The preface also includes an approbation from the University of Cologne's Faculty of Theology. The authenticity of the Cologne endorsement was first questioned by Joseph Hansen but Christopher S. Mackay rejects his theory as a misunderstanding.[12] The university in fact condemned the book for unethical legal practices and contradicting Catholic teaching on demons. Scholarly opinion is divided on whether the Cologne endorsement was a complete forgery, but there is general agreement that even if it were genuine it was misrepresented by Kramer, and that neither the Pope nor the University of Cologne was aware of the true authorship of the book, or even of its contents.[13][14][15][16] The Malleus Maleficarum drew on earlier sources such as Johannes Nider's treatise Formicarius, written 1435/37.[17]

The book became the handbook for secular courts throughout Renaissance Europe, but was not used by the Inquisition, which even cautioned against relying on the work.[18] Between the years 1487 and 1520 the work was published thirteen times.
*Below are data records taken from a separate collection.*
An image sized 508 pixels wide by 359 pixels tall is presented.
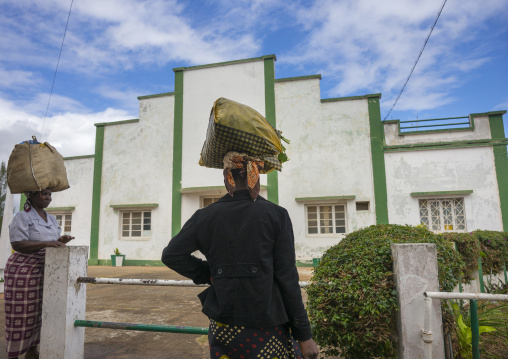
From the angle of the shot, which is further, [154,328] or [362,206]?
[362,206]

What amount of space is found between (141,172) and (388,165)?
851 centimetres

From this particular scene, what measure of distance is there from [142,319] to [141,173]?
8797 mm

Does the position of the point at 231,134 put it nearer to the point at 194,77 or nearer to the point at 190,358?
the point at 190,358

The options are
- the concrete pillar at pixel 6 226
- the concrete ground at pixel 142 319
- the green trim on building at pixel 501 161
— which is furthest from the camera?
the green trim on building at pixel 501 161

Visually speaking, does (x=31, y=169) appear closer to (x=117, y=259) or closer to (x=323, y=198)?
(x=323, y=198)

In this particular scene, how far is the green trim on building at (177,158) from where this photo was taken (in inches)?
487

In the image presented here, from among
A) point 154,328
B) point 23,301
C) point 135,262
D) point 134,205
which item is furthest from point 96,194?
point 154,328

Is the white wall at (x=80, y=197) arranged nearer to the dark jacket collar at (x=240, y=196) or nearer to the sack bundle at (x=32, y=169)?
the sack bundle at (x=32, y=169)

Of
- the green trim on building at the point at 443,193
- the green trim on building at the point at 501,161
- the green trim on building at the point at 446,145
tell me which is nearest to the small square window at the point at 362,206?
the green trim on building at the point at 443,193

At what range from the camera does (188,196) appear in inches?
492

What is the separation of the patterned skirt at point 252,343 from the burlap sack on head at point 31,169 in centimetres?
230

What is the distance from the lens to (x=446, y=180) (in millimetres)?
10789

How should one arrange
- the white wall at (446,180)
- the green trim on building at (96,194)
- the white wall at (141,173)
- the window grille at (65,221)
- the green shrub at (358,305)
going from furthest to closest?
the window grille at (65,221)
the green trim on building at (96,194)
the white wall at (141,173)
the white wall at (446,180)
the green shrub at (358,305)

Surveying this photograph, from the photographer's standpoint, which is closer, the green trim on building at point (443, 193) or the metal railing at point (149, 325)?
the metal railing at point (149, 325)
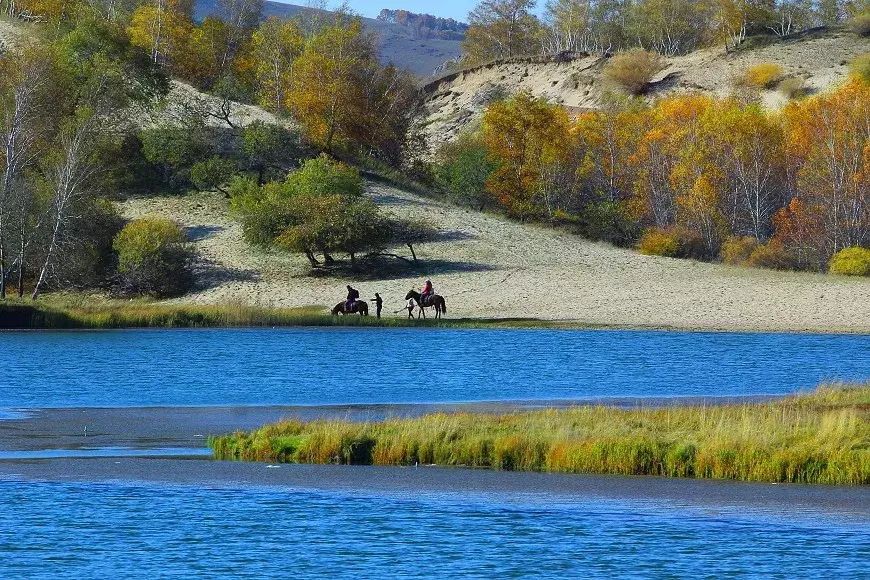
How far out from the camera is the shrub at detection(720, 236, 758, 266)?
219 ft

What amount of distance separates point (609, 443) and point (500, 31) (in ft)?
430

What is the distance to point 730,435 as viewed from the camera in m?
17.7

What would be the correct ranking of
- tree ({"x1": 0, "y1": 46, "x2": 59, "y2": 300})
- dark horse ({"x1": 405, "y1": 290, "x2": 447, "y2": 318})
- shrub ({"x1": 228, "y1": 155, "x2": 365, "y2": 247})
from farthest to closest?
shrub ({"x1": 228, "y1": 155, "x2": 365, "y2": 247}), tree ({"x1": 0, "y1": 46, "x2": 59, "y2": 300}), dark horse ({"x1": 405, "y1": 290, "x2": 447, "y2": 318})

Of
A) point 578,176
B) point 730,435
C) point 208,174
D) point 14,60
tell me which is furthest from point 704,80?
point 730,435

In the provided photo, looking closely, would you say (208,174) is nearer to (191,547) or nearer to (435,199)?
(435,199)

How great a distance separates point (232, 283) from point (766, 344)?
26178 mm

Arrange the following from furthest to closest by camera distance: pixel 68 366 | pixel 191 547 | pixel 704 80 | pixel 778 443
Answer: pixel 704 80
pixel 68 366
pixel 778 443
pixel 191 547

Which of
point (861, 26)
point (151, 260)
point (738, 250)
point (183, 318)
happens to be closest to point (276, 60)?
point (151, 260)

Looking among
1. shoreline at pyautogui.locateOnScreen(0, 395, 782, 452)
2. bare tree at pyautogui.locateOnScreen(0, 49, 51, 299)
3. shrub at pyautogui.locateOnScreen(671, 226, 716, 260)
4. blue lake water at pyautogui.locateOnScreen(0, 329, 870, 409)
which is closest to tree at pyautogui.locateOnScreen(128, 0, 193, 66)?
bare tree at pyautogui.locateOnScreen(0, 49, 51, 299)

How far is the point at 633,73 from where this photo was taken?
115 meters

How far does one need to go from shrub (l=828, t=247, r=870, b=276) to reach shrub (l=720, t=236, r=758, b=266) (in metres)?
4.36

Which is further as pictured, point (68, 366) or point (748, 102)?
point (748, 102)

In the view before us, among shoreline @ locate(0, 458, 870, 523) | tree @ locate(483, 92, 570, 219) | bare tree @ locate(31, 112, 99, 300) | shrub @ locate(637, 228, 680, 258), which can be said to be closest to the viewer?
shoreline @ locate(0, 458, 870, 523)

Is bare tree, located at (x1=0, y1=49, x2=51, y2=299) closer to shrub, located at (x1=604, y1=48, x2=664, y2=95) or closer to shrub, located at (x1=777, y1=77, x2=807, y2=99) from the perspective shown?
shrub, located at (x1=604, y1=48, x2=664, y2=95)
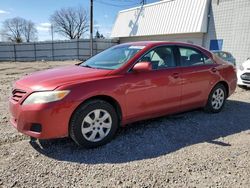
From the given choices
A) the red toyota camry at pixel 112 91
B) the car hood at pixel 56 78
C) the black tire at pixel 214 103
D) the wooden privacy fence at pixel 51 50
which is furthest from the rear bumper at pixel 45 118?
the wooden privacy fence at pixel 51 50

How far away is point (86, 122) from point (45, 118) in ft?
1.94

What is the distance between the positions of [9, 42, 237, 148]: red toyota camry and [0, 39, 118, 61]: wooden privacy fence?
22.9m

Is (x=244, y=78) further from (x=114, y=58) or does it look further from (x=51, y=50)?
(x=51, y=50)

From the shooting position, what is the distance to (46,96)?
327 cm

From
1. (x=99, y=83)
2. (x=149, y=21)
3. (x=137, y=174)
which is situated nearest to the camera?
(x=137, y=174)

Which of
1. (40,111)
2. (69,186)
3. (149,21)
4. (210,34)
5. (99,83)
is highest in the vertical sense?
(149,21)

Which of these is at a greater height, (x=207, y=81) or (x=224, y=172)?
(x=207, y=81)

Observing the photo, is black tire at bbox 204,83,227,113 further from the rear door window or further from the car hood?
the car hood

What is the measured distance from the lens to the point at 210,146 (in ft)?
12.4

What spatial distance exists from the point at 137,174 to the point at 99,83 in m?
1.38

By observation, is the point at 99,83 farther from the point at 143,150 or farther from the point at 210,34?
the point at 210,34

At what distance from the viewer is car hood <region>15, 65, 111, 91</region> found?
11.2ft

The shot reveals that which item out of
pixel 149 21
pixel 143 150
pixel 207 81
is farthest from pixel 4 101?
pixel 149 21

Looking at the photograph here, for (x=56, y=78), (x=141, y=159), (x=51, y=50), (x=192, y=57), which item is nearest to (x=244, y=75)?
(x=192, y=57)
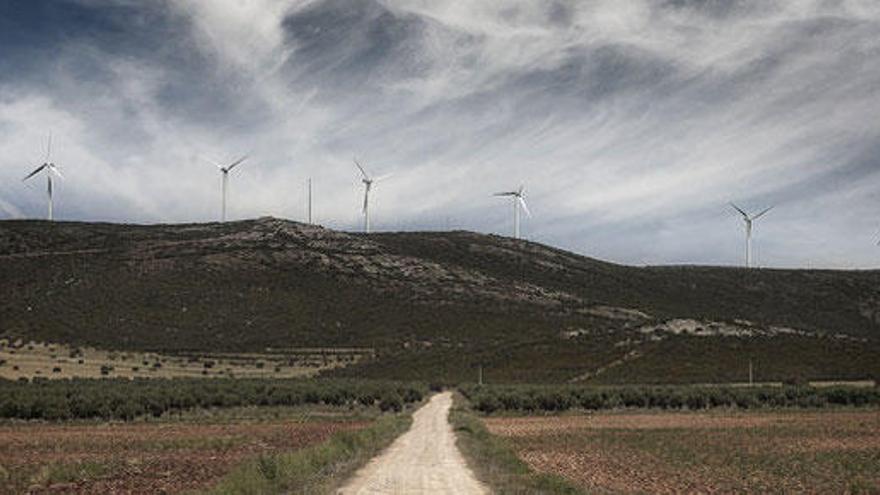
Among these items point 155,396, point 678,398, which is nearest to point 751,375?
point 678,398

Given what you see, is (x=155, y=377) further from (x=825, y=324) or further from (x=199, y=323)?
(x=825, y=324)

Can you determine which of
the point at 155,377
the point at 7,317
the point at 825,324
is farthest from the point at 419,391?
the point at 825,324

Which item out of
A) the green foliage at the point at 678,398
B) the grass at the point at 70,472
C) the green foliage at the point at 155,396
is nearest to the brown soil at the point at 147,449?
the grass at the point at 70,472

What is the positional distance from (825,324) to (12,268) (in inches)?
5432

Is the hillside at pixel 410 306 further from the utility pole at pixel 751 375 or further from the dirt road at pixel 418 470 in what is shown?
the dirt road at pixel 418 470

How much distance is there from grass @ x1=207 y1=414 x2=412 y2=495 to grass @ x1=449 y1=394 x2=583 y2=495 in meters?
3.99

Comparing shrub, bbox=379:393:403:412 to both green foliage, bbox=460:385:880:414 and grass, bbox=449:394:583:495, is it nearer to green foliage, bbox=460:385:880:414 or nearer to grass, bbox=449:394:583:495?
green foliage, bbox=460:385:880:414

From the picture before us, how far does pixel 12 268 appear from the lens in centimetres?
14162

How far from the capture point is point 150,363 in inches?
4136

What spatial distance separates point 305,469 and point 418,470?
14.0 feet

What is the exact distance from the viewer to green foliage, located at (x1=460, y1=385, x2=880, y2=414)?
7525 centimetres

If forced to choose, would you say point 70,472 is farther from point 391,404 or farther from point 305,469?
point 391,404

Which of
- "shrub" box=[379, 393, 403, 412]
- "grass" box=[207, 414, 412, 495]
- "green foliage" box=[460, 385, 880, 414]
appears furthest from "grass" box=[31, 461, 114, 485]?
"green foliage" box=[460, 385, 880, 414]

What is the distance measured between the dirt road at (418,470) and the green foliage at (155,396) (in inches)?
936
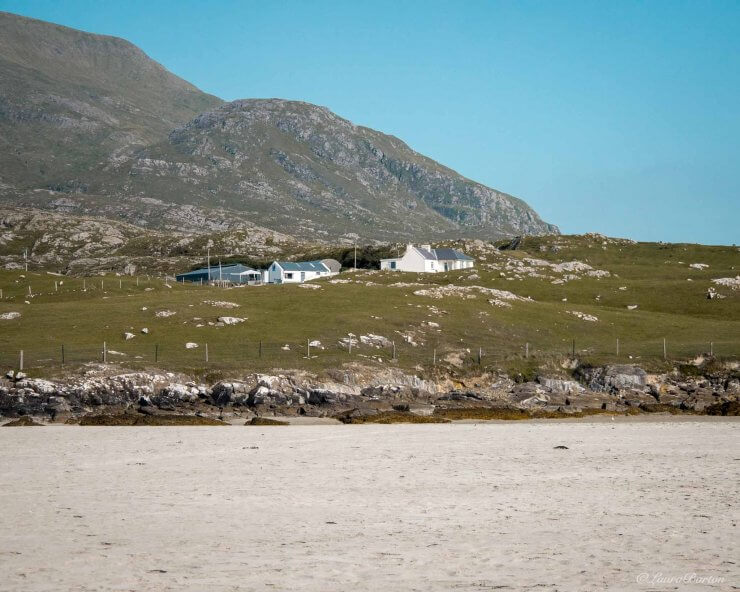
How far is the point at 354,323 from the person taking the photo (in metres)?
85.6

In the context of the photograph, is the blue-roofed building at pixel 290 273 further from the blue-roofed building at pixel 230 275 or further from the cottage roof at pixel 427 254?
the cottage roof at pixel 427 254

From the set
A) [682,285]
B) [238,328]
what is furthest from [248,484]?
[682,285]

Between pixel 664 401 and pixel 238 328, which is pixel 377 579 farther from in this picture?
pixel 238 328

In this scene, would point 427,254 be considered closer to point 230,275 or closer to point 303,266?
point 303,266

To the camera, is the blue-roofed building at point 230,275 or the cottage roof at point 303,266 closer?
the cottage roof at point 303,266

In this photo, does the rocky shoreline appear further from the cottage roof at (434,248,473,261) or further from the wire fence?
the cottage roof at (434,248,473,261)

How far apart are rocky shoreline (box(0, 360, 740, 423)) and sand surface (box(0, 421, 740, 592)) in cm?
1678

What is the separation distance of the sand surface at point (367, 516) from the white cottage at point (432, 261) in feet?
418

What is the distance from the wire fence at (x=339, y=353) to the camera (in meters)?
66.5

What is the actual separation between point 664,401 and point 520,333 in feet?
80.5

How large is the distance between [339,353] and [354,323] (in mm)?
10507

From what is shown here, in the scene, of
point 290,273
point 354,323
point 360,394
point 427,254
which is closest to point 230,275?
point 290,273

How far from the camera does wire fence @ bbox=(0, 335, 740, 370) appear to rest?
218 ft

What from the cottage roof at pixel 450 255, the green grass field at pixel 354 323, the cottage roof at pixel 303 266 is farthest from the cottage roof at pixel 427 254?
the green grass field at pixel 354 323
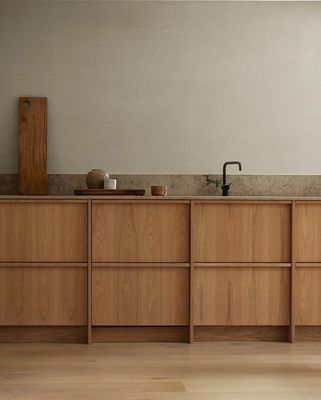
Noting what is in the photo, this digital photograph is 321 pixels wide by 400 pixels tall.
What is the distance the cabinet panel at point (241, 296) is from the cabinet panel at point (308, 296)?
68mm

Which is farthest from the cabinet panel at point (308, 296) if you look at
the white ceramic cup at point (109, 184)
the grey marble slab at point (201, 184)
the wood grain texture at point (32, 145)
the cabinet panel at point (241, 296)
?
the wood grain texture at point (32, 145)

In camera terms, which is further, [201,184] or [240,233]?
[201,184]

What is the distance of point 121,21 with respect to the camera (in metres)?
5.30

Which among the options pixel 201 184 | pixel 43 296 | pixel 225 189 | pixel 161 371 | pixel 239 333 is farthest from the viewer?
A: pixel 201 184

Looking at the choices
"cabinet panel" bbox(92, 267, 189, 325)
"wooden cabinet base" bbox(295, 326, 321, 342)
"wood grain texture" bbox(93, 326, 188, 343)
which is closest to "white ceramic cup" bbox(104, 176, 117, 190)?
"cabinet panel" bbox(92, 267, 189, 325)

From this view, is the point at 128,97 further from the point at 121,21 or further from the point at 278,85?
the point at 278,85

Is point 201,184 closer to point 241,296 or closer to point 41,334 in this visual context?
point 241,296

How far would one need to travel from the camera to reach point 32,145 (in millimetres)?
5184

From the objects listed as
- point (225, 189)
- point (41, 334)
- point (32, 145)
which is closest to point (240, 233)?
point (225, 189)

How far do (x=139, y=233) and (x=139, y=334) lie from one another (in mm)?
635

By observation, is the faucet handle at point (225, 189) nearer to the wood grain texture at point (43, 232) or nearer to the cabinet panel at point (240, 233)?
the cabinet panel at point (240, 233)

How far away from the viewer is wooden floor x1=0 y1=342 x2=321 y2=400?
3416 mm

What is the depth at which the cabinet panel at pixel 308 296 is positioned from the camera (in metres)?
4.70

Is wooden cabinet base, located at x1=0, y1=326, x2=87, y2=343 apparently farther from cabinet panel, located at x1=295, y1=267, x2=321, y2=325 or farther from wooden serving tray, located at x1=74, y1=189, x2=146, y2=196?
cabinet panel, located at x1=295, y1=267, x2=321, y2=325
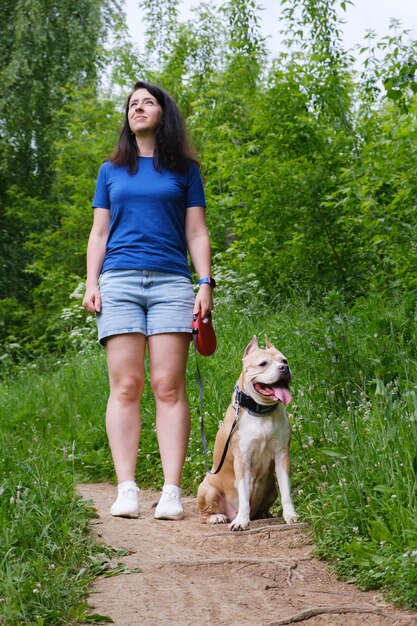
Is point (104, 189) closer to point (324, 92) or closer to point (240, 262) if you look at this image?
point (324, 92)

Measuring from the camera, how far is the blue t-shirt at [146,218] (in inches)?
175

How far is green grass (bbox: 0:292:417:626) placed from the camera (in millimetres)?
3082

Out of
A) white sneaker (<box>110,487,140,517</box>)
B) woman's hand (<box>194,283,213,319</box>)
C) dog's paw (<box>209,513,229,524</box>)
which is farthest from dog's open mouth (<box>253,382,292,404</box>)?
white sneaker (<box>110,487,140,517</box>)

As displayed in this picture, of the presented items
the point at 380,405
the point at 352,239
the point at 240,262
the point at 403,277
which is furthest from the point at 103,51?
the point at 380,405

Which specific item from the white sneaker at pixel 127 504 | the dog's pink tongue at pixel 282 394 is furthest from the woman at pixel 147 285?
the dog's pink tongue at pixel 282 394

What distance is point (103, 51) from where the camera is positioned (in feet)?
53.7

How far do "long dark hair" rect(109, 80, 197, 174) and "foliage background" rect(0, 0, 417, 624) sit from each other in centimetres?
147

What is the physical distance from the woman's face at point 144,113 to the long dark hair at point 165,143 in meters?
0.04

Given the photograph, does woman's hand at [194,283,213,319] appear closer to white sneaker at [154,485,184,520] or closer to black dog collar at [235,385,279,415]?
black dog collar at [235,385,279,415]

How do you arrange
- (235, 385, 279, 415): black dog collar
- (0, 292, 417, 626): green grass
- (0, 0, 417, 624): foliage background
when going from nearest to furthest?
1. (0, 292, 417, 626): green grass
2. (0, 0, 417, 624): foliage background
3. (235, 385, 279, 415): black dog collar

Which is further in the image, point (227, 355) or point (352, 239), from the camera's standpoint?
point (352, 239)

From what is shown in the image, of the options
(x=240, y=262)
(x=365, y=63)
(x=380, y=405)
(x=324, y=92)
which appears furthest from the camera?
(x=240, y=262)

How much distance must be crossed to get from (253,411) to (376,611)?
1.53m

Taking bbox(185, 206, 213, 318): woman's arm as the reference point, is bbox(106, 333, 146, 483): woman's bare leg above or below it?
below
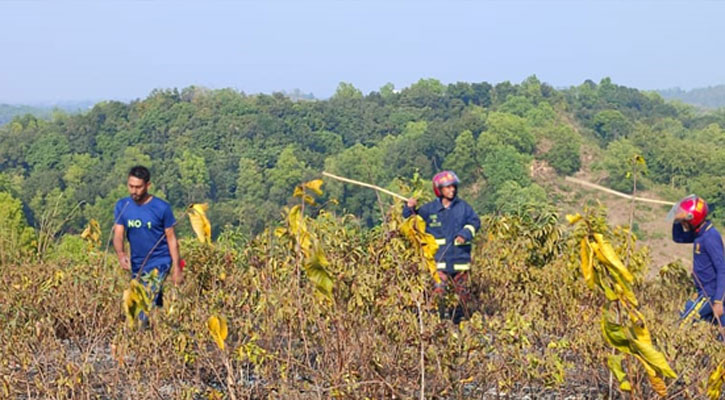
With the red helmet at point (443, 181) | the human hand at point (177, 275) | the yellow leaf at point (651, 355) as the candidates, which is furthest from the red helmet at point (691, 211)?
the human hand at point (177, 275)

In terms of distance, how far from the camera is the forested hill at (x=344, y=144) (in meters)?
65.4

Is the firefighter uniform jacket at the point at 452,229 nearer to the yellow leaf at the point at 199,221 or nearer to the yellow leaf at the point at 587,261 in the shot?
the yellow leaf at the point at 199,221

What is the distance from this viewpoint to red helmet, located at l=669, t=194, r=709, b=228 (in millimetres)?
4688

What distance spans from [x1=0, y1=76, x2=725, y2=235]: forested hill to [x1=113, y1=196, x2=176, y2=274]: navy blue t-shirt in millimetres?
43284

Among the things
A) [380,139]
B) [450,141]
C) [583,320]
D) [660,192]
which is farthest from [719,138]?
[583,320]

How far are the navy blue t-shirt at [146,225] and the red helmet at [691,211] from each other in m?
2.93

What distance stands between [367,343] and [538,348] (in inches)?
52.4

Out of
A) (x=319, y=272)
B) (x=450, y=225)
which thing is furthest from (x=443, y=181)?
(x=319, y=272)

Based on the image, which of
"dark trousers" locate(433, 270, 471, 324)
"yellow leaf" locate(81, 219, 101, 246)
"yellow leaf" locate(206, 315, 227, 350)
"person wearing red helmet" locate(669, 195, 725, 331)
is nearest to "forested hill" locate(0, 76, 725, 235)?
"yellow leaf" locate(81, 219, 101, 246)

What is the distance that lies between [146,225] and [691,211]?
3.15 metres

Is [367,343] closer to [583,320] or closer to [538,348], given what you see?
[538,348]

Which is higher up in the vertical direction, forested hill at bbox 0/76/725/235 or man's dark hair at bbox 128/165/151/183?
man's dark hair at bbox 128/165/151/183

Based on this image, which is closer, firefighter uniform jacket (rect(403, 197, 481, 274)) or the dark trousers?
the dark trousers

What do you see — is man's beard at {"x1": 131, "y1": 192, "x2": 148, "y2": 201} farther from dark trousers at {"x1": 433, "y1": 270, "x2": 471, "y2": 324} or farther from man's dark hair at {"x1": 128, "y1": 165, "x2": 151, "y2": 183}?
dark trousers at {"x1": 433, "y1": 270, "x2": 471, "y2": 324}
It was again published between the years of 1574 to 1669 a total of sixteen times. Regardless of the authenticity of the endorsements which appear at the beginning of the book, their presence contributed to the popularity of the work.

Folk belief in reality of witchcraft had been denied by the church in earlier centuries; Charlemagne had specifically outlawed the old practice of witch burning "in the manner of the pagans" since witchcraft was originally viewed by many early medieval Christians as a pagan superstition.[19] By the 15th century, belief in witches was once again openly accepted in European society, but they typically suffered penalties no more harsh than public penances such as a day in the stocks.[10] Persecution of witches became more brutal following the publication of the Malleus, with witchcraft being accepted as a real and dangerous phenomenon.[20]

Between 1487 and 1520, twenty editions of the Malleus were published, and another sixteen editions were published between 1574 and 1669.[37] However, there is scholarly agreement that publication of the Malleus Maleficarum was not as influential as earlier modern historians originally thought.[38][39][40] According to MacCulloch, the Malleus was one of several key factors contributing to the witch craze, along with popular superstition and tensions created by the Reformation.[10]

In 1490, only 3 years after it was published, the Catholic Church condemned Malleus as false. In 1538 the Spanish Inquisition cautioned its members not to believe everything the Malleus said, even when it presented apparently firm evidence.[41]

Bruised Reed Aug 13, '13 6:37 pm

Re: Did the Roman Catholic Church order witch-hunts?
Who Burned the Witches

The Witches Next Door

Both are by Sandra Miesel, who has the coolest job title ever.

chevalier Aug 17, '13 4:20 pm

Re: Did the Roman Catholic Church order witch-hunts?
Friedrich Spee, a German Jesuit, contributed to the development of the modern notion of the legal requirement of proof beyond a reasonable doubt with his work in opposition of witch hunts. Some individual clerics have acted up (and some have been condemned for that by the higher authority), but the Church has consistently preached high legal standards, right from the Roman Antiquity to this century.